§ Source text
-- -- --
I'm trying to call a native function from a managed assembly. I've done this on pre-compiled libraries and everything has went well. At this moment I'm building my own library, and I can't get this work.
The native DLL source is the following:
#define DERM_SIMD_EXPORT __declspec(dllexport)
#define DERM_SIMD_API __cdecl
extern "C" {
DERM_SIMD_EXPORT void DERM_SIMD_API Matrix4x4_Multiply_SSE(float *result, float *left, float *right);
}
void DERM_SIMD_API Matrix4x4_Multiply_SSE(float *result, float *left, float *right) {
__asm {
....
}
}
Hereafter we have the managed code which loads the library and create a delegate from a function pointer.
public unsafe class Simd
{
[UnmanagedFunctionPointer(CallingConvention.Cdecl)]
public delegate void MatrixMultiplyDelegate(float* result, float* left, float* right);
public static MatrixMultiplyDelegate MatrixMultiply;
public static void LoadSimdExtensions()
{
string assemblyPath = "Derm.Simd.dll";
IntPtr address = GetProcAddress.GetAddress(assemblyPath, "Matrix4x4_Multiply_SSE");
if (address != IntPtr.Zero) {
MatrixMultiply = (MatrixMultiplyDelegate)Marshal.GetDelegateForFunctionPointer(address, typeof(MatrixMultiplyDelegate));
}
}
}
Using the sources above the code runs without errors (the function pointer is obtained, and the delegate is actually created.
-- -- --
§ Data extract

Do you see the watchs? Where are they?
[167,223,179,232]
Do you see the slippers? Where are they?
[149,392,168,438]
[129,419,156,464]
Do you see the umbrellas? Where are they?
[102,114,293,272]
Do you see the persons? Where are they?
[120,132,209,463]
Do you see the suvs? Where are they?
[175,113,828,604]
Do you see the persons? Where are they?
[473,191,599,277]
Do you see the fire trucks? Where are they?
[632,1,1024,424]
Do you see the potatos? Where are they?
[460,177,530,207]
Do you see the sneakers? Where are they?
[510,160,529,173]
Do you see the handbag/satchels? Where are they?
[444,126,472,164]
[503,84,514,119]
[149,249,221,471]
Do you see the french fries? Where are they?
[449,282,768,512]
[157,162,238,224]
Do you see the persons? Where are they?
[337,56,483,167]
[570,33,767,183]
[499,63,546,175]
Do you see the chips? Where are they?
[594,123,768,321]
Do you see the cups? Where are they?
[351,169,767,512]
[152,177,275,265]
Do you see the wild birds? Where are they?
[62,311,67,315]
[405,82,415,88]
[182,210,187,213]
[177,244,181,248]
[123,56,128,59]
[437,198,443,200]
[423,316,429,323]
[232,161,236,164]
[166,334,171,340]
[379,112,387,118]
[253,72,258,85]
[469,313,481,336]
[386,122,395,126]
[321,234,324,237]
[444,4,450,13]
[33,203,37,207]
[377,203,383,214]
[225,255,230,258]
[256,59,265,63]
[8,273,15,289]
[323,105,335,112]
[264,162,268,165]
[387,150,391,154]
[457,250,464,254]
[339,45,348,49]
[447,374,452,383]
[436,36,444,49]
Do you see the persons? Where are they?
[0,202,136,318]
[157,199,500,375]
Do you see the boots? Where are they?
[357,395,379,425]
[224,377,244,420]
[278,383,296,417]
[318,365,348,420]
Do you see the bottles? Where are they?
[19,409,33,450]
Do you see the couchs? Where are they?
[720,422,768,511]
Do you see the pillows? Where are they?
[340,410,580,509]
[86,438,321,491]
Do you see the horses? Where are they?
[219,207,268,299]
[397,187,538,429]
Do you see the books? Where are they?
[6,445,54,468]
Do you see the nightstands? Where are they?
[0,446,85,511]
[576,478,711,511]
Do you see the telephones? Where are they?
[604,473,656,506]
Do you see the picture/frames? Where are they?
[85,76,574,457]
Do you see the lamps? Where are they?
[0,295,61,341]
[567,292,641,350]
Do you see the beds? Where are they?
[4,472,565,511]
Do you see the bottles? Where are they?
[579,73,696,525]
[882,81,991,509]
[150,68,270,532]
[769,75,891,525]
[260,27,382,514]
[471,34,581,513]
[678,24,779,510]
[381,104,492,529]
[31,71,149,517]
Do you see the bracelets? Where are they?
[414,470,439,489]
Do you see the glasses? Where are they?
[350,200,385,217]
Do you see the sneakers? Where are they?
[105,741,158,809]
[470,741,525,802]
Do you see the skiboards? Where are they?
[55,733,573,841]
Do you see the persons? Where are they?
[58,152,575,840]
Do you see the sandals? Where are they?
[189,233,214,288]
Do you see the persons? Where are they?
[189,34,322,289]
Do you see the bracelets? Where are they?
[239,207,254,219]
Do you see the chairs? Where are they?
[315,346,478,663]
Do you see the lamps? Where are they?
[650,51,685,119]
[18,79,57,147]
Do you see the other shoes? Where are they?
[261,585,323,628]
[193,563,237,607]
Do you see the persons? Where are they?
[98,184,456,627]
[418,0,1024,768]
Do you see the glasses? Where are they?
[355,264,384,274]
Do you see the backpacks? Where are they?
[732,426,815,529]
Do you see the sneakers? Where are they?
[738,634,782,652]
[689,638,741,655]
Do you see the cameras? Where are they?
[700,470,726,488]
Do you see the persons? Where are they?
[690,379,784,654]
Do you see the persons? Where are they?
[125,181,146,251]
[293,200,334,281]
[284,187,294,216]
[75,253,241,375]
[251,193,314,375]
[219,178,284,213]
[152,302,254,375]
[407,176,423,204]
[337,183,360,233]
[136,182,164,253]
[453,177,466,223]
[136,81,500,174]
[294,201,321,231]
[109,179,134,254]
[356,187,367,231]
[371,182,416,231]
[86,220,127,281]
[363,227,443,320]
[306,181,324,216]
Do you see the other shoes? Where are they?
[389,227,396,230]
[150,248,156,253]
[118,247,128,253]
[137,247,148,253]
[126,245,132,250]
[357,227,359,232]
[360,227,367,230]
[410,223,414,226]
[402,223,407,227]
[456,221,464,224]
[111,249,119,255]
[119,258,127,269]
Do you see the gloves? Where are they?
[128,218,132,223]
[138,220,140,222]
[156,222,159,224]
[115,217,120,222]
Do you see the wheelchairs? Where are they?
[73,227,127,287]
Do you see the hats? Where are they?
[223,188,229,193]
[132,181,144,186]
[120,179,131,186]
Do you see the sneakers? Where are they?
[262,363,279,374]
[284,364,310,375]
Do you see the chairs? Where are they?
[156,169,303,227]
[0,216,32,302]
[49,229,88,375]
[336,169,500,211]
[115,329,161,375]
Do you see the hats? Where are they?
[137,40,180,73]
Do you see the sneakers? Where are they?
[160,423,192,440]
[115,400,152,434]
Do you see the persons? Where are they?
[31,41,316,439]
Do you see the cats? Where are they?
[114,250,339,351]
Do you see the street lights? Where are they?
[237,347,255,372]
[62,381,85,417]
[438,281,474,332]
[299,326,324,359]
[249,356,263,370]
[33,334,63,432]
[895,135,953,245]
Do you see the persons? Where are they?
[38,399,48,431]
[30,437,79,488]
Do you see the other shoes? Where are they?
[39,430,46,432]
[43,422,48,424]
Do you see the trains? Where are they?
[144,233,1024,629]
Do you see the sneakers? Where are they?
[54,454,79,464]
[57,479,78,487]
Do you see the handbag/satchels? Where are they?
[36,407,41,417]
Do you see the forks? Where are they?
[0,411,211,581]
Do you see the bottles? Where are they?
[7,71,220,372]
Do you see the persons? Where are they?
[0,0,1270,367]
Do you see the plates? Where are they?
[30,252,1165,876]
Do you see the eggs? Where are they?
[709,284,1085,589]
-- -- --
§ Objective A
In the listing, resize the bounding-box coordinates in the lines from the one holding "Do you see the gloves? Where are they?" through the one holding "[137,40,180,73]", inclusive, by multiplying each coordinate by 0.25 and rounding to whole numbers with halves rounded up. Give back only those lines, with their requests unchanged.
§ Objective B
Write the next part of the forum post about calling a function in a self-built native DLL from managed code, picking up after its last sentence.

§ Expected answer A
Do you see the gloves? Where are they?
[32,55,33,56]
[35,55,35,56]
[39,56,40,56]
[29,54,30,56]
Do you see the wheelchairs? Where are they?
[18,57,32,72]
Do you see the hats? Where are they?
[56,47,57,48]
[33,45,36,47]
[30,45,33,47]
Do you see the sneakers? Where are they?
[66,91,70,94]
[71,91,78,94]
Do you see the chairs? Where are they?
[39,42,76,57]
[0,54,8,76]
[12,57,22,94]
[84,42,125,53]
[29,82,40,94]
Do you see the hats? Where are they?
[34,10,45,18]

§ Expected answer B
The problem raises when I call the delegate: it is executed (and I can debug it also!), but at function exit the managed application raises a System.ExecutionEngineException (when it doesn't exit without exceptions).
The actual problem is the function implementation: it contains a asm block with SSE instructions; if I remove the asm block, the code works perfectly.
I suspect I am missing some registry save/restore assembly, but I'm completly ignorant on this side.
The strange thing is that if I change the calling convention to __stdcall, the debug version "seems" to work, while the release version behave as if __cdecl calling convetion was used.
(And just because here we are, can you clarify if the calling convetion matters?)
Ok, thank to the David Heffernan comment I find out that the bad instructions causing the problem are the following:
movups result[ 0], xmm4;
movups result[16], xmm5;
movups instructions moves 16 bytes into (unaligned) memory.
The function is called by the following code:
unsafe {
float* prodFix = (float*)prod.MatrixBuffer.AlignedBuffer.ToPointer();
float* m1Fix = (float*)m2.MatrixBuffer.AlignedBuffer.ToPointer();
float* m2Fix = (float*)m1.MatrixBuffer.AlignedBuffer.ToPointer();
if (Simd.Simd.MatrixMultiply == null) {
// ... unsafe C# code
} else {
Simd.Simd.MatrixMultiply(prodFix, m1Fix, m2Fix);
}
}
Where MatrixBuffer is a class of mine; its member AlignedBuffer is allocated in the following way:
// Allocate unmanaged buffer
mUnmanagedBuffer = Marshal.AllocHGlobal(new IntPtr((long)(size + alignment - 1)));
// Align buffer pointer
long misalignment = mUnmanagedBuffer.ToInt64() % alignment;
if (misalignment != 0)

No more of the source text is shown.